The 53rd Annual Meeting of Japanese Society of Pediatric Cardiology and Cardiac Surgery

Presentation information

JCK Poster

JCK Poster 4 (III-JCKP4)
Cardiac Surgery

Sun. Jul 9, 2017 1:00 PM - 2:00 PM Poster Presentation Area (Exhibition and Event Hall)

Chair:Khang Dang Cao(Department of Cardiovascular Surgery, University Medical Center, Vietnam)

1:00 PM - 2:00 PM

[III-JCKP4-10] Risk factors for systemic outflow relief operation in Double inlet left ventricle or tricuspid atresia with transposition of the great arteries

Won Young Lee, Won Kyoun Park, Chun Soo Park, Tae-Jin Yun (Department of Thoracic and Cardiovascular Surgery, Asan Medical Center, University of Ulsan College of Medicine, Seoul, Republic of Korea)

Objectives: In patients with double inlet left ventricle (DILV) or tricuspid atresia (TA) with transposition of the great arteries (TGA), arch obstruction (AO) has been known to be the risk factor for the development of subaortic stenosis. However, patients without AO may also develop SAS in the course of Fontan palliation. Methods: Between January 2000 and February 2017, 28 patients with DILV with TGA or TA (IIc) underwent various systemic outflow relief operations (SORO) in the course of Fontan palliation. AO was associated in 12 patients. SORO comprises Damus-Kaye-Stansel procedure (n=9), primary Norwood-type palliation (n=5), palliative arterial switch operation (n= 1), and VSD extension (n= 3). Left ventricle outflow tract area index (LVOTAI) was measured on initial postnatal echocardiography. Cox model was fitted to identify the risk factors for decreased time to SORO. Results: There was one early death after initial palliation. Median LVOTAI was 161 mm2/m2 (26-413 mm2/m2).

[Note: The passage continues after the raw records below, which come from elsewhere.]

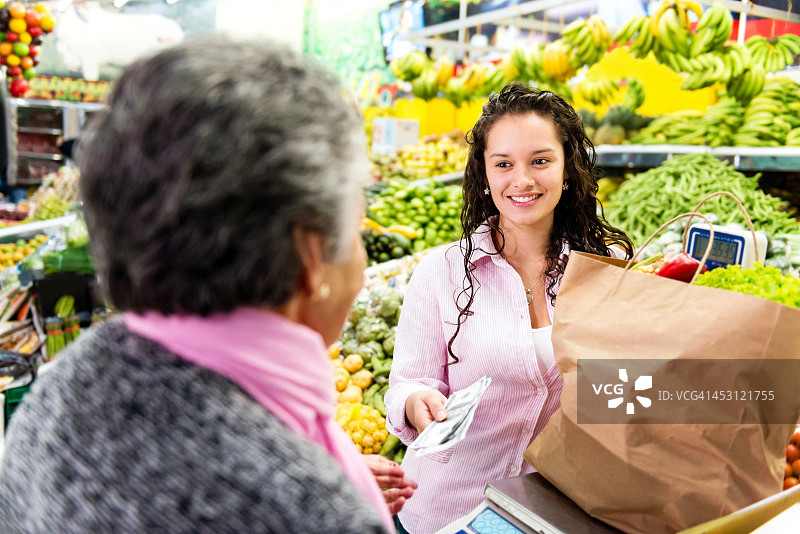 顾客在超市付款图片素材
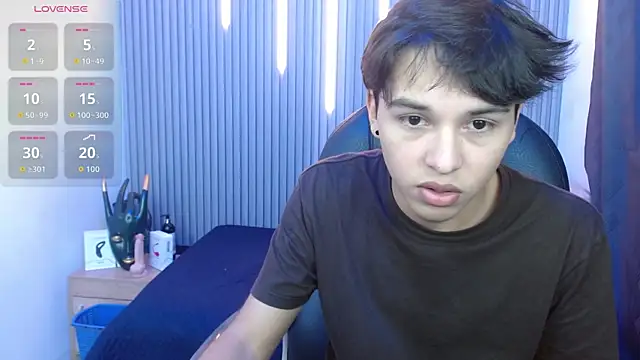 Snapshot of StiwenTwink chatting on June 27, 2026, 1:39 pm StiwenTwink online show from June 27, 2026, 1:39 pm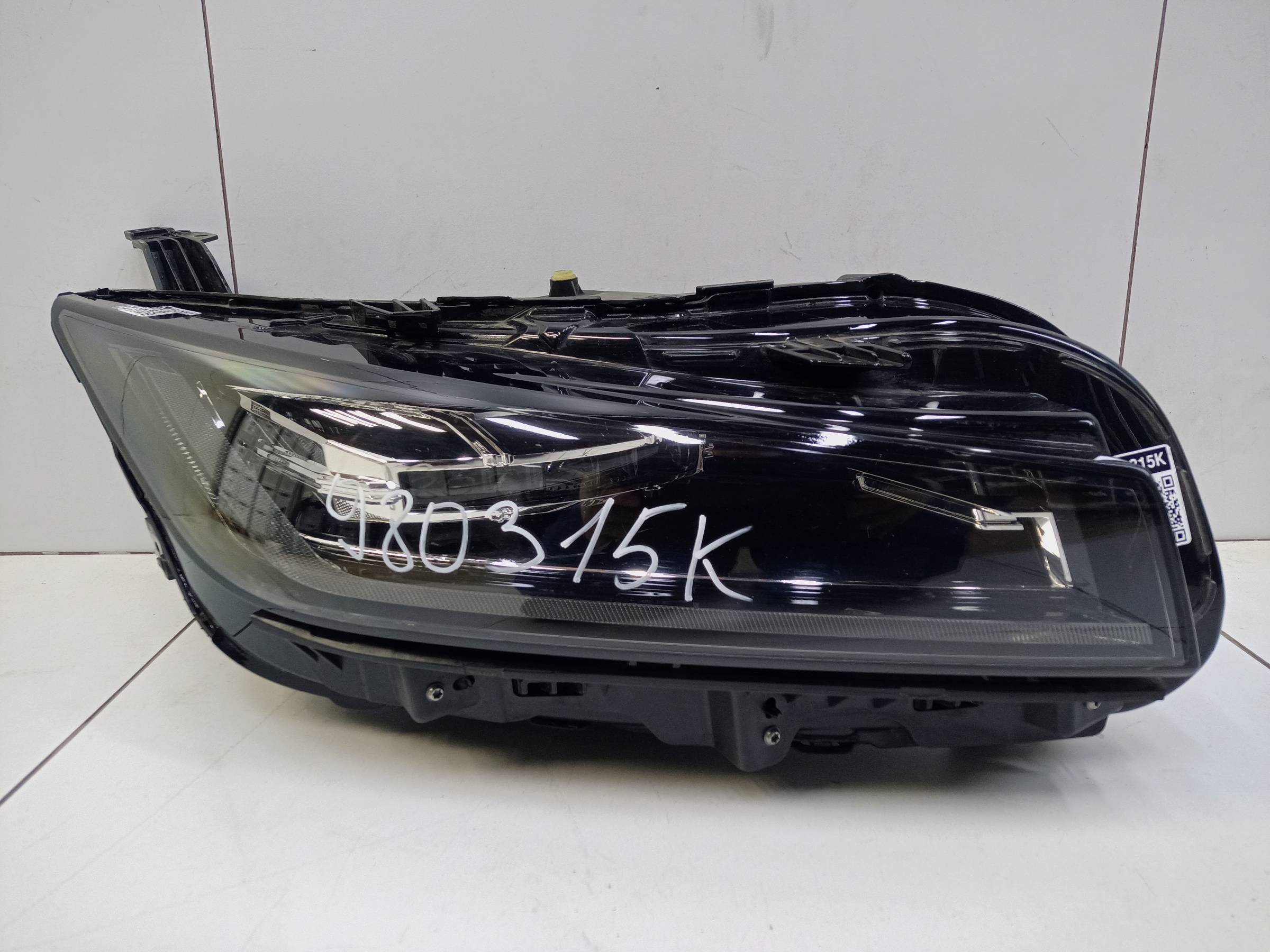 Фара передняя правая Geely Preface LED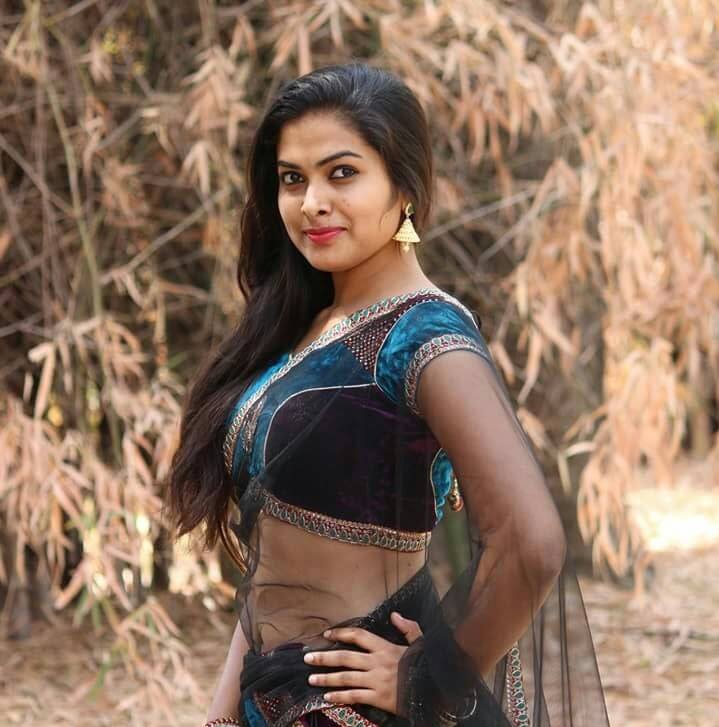 Divya Vadthya (Divi) Fan Photos | Divya Vadthya Pictures, Images - 70208 -  FilmiBeat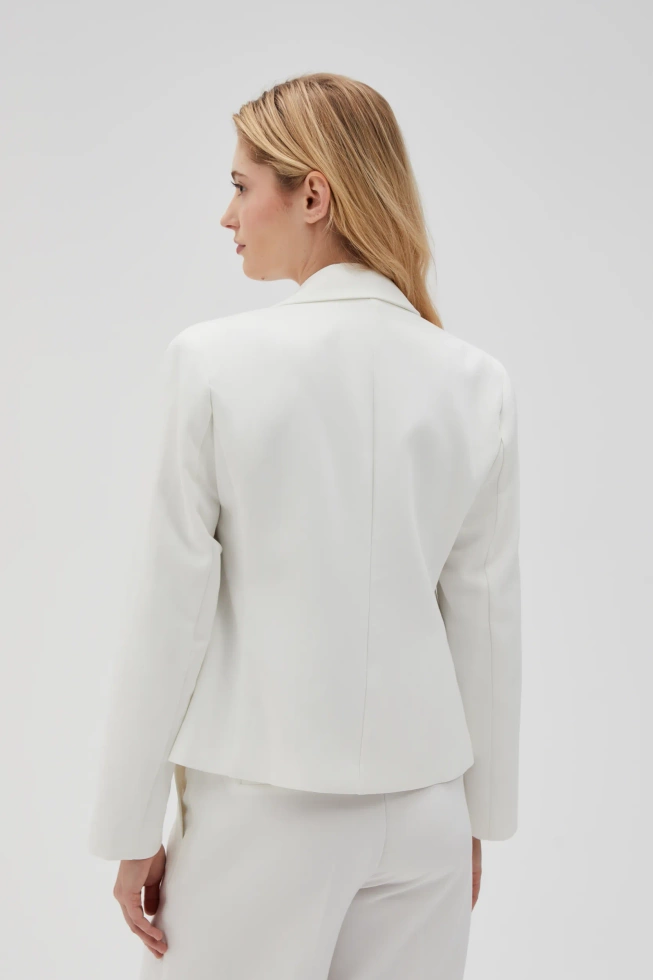 Krótka marynarka zapinana na guziki biała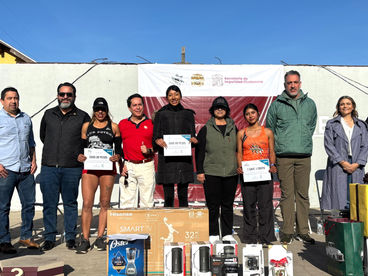 PRESIDENTA ROCIO ADAME RECONOCE Y MOTIVA A LOS POLICĆAS DE ROSARITO EN SU DĆA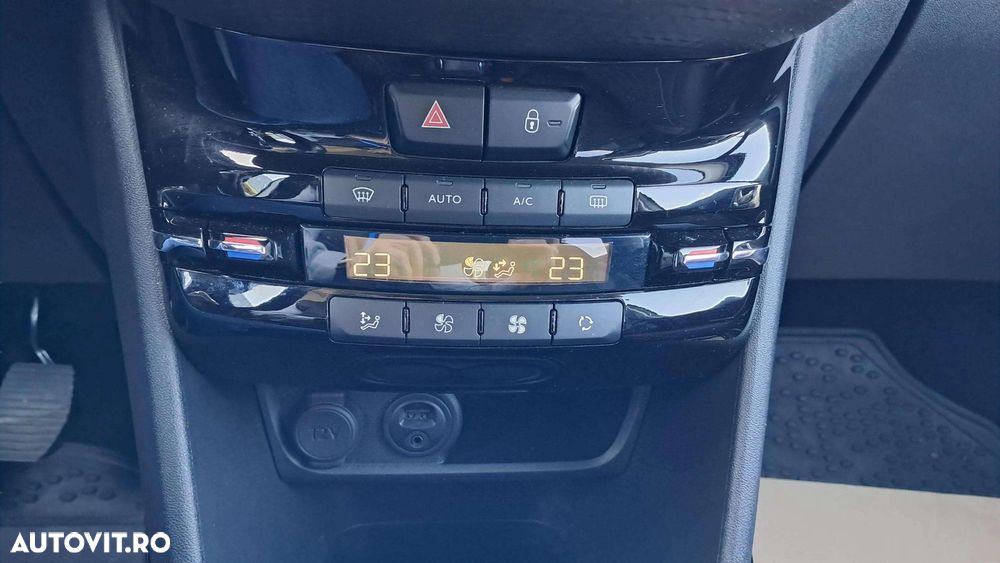 Peugeot 2008 1.2 PureTech Turbo Allure - 14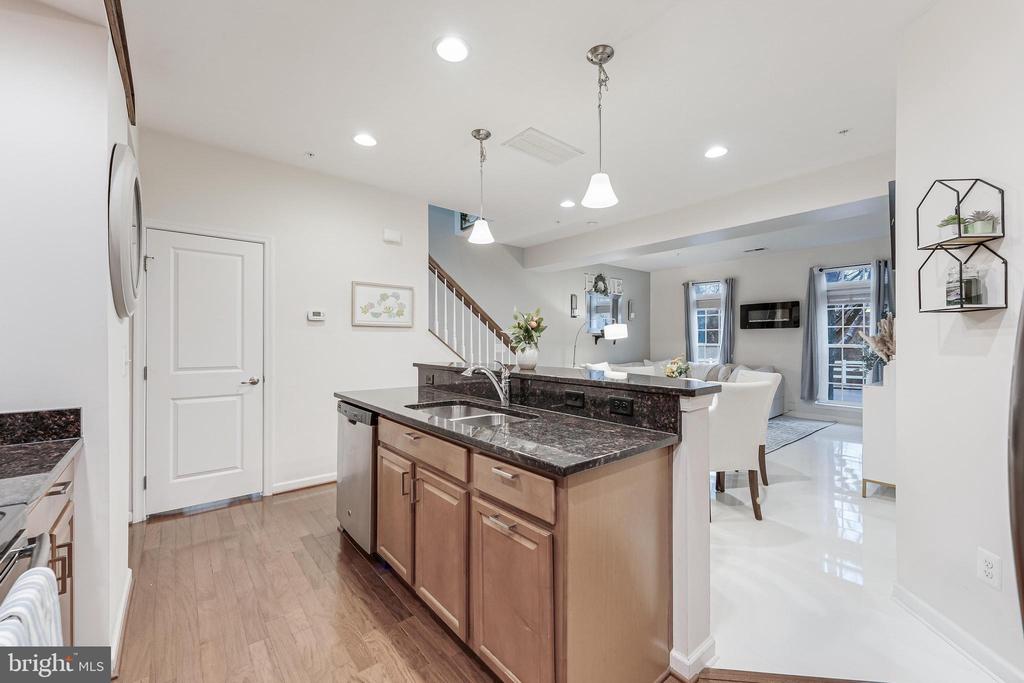 6908 KONA DRIVE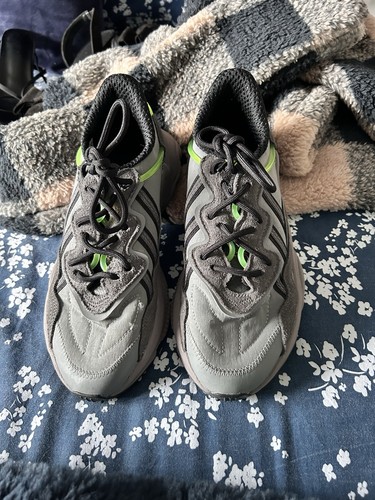 Grey and green adidas ozweego - grey,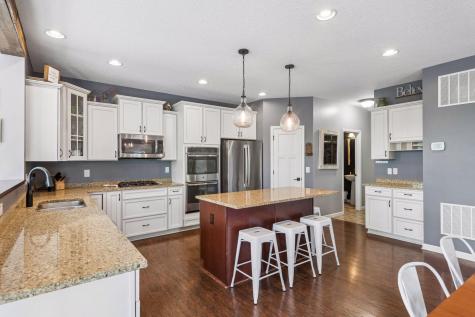 1113 Prairie View Lane Waconia MN 55387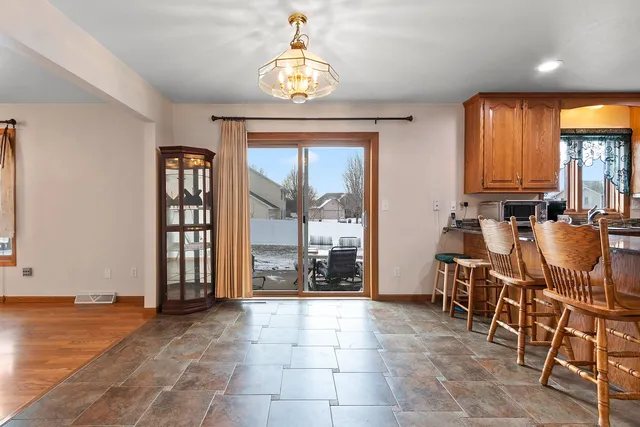 $599,900 | 2640 Soman Court, Green Bay, WI 54311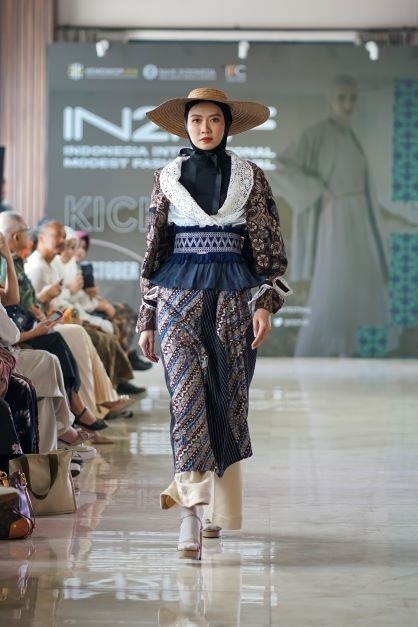 Indonesia International Modest Fashion Festival atau IN2MF 2023 gaet pembeli internasional. (Dini/Suara.com)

Freedom from SORO at 12 months was 46 ± 9.4 % (0% in patients with AO, 81 ± 9.8 % in patients without AO, inter-group difference: P<0.001). On Cox model, AO (HR, 17.43, 95% CI 1.9 – 158.8, P=0.011) and smaller LVOTAI (HR, 1.13, 95% CI 1.02 – 1.24, 10 mm2/m2 decrease, P=0.017) were identified as predictors of the need for SORO. Conclusion: In patients with DILV with TGA or TA (IIc), SORO was required in the majority of the patients during the course of Fontan palliation, especially when AO was initially combined. LVOTAI can be a useful parameter for the prediction of subsequent need for SORO.